Please pull out every line below that contains the word "listed".

* [DATA ENTRIES]:

+ + + + +

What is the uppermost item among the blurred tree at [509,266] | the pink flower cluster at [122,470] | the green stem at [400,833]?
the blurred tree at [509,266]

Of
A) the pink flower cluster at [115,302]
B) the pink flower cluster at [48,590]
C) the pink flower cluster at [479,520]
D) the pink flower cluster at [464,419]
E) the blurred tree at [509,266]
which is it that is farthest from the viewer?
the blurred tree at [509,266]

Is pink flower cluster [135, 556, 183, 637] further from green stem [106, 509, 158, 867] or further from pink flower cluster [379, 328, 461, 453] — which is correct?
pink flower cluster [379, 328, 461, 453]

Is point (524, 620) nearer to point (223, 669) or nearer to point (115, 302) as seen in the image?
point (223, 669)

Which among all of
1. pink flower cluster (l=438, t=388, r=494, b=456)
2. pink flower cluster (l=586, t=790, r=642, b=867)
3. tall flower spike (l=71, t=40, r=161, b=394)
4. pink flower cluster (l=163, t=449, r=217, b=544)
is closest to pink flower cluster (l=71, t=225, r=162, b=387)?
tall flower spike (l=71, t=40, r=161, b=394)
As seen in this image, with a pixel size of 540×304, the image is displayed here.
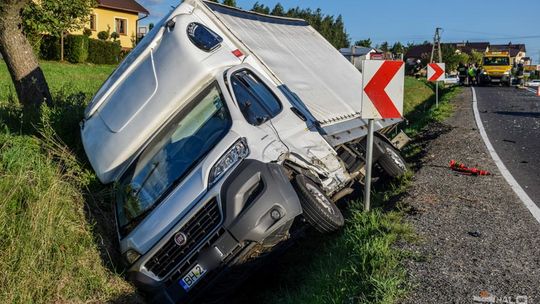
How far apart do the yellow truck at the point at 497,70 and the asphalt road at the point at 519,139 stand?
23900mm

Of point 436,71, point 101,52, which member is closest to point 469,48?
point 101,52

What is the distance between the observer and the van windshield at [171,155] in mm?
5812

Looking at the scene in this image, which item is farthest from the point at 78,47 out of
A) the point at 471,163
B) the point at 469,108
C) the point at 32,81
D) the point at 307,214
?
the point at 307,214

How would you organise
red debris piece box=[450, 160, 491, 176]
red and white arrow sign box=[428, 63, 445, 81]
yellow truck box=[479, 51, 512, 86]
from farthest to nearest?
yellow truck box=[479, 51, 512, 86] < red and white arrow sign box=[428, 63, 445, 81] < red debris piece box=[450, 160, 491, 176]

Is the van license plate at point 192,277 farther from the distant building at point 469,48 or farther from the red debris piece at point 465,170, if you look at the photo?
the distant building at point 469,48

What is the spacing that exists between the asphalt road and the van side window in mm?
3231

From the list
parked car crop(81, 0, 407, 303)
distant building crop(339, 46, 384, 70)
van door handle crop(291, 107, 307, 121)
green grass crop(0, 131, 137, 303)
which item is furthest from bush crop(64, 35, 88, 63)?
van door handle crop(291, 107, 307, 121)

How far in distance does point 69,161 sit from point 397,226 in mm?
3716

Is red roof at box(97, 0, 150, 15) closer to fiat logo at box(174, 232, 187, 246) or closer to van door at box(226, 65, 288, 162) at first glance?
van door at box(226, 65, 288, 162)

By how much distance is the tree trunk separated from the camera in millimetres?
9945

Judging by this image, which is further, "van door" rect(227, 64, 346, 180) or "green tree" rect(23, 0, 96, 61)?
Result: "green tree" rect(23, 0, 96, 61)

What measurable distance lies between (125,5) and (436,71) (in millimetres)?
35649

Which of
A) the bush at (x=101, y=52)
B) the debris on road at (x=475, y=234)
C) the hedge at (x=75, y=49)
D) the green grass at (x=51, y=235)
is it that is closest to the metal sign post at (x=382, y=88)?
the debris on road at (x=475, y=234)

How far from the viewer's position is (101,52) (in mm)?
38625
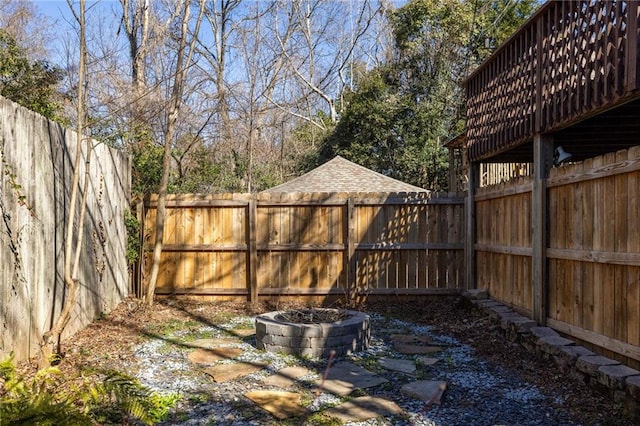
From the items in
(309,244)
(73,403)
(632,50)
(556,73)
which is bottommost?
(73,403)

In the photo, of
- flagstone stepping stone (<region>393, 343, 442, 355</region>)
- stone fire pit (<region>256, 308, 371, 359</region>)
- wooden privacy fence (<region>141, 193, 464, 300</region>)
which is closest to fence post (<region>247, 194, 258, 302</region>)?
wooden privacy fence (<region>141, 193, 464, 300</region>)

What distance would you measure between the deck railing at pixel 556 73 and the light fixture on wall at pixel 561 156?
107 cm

+ + + + +

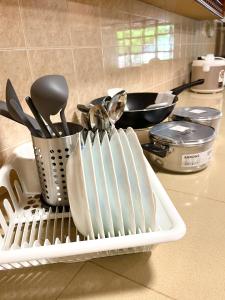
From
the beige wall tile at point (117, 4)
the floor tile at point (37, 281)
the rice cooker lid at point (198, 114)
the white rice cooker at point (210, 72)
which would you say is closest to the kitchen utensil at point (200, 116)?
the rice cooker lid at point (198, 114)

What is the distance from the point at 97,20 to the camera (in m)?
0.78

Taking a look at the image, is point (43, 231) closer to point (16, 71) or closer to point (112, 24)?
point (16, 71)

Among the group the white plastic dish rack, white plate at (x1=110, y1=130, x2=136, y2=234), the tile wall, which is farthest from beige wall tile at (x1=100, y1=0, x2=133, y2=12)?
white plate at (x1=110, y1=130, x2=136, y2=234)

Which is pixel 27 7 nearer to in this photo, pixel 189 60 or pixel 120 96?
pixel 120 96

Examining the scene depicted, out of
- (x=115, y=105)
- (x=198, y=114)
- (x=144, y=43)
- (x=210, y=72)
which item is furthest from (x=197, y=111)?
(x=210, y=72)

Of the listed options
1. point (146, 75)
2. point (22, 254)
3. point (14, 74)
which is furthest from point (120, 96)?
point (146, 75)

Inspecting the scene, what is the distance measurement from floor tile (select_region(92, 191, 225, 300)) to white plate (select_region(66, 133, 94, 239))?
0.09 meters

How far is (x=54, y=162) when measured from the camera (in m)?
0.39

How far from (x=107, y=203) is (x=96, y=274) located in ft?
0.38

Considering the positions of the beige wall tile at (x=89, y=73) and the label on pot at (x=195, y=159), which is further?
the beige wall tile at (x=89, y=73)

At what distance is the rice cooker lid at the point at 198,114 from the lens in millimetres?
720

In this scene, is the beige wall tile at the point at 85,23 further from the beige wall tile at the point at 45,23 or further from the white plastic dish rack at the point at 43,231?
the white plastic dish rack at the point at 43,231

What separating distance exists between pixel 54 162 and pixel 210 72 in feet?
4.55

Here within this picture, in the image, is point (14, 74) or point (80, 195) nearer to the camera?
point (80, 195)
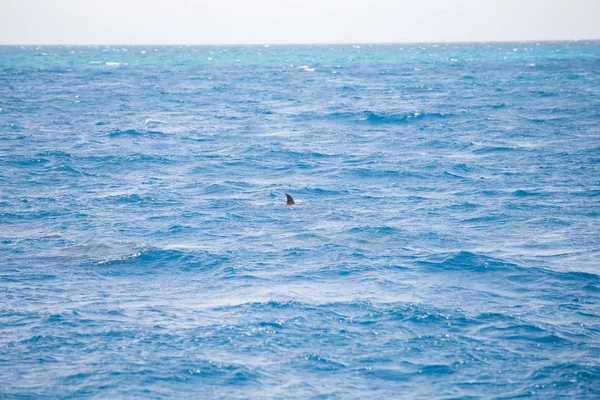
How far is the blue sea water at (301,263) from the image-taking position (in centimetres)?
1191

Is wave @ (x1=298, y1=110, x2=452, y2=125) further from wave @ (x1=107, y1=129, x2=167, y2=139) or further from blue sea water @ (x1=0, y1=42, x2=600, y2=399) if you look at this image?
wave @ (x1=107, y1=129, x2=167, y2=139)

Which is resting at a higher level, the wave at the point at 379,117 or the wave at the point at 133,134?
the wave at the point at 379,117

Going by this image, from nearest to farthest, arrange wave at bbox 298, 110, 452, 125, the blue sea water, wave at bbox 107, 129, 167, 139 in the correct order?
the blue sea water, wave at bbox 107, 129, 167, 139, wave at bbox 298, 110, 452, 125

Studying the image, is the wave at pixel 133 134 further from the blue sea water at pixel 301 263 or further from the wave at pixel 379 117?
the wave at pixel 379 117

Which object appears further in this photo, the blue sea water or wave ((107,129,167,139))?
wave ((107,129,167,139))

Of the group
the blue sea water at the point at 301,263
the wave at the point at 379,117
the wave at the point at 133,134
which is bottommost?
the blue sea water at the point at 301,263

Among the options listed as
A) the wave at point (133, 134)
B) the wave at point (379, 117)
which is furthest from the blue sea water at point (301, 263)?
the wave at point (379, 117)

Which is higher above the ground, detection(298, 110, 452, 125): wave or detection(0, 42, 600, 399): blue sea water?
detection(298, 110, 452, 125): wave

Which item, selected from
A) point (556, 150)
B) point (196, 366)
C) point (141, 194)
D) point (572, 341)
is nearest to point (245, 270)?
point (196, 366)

+ + + + +

* [CORRECT ANSWER]:
Of the listed options
Among the options listed as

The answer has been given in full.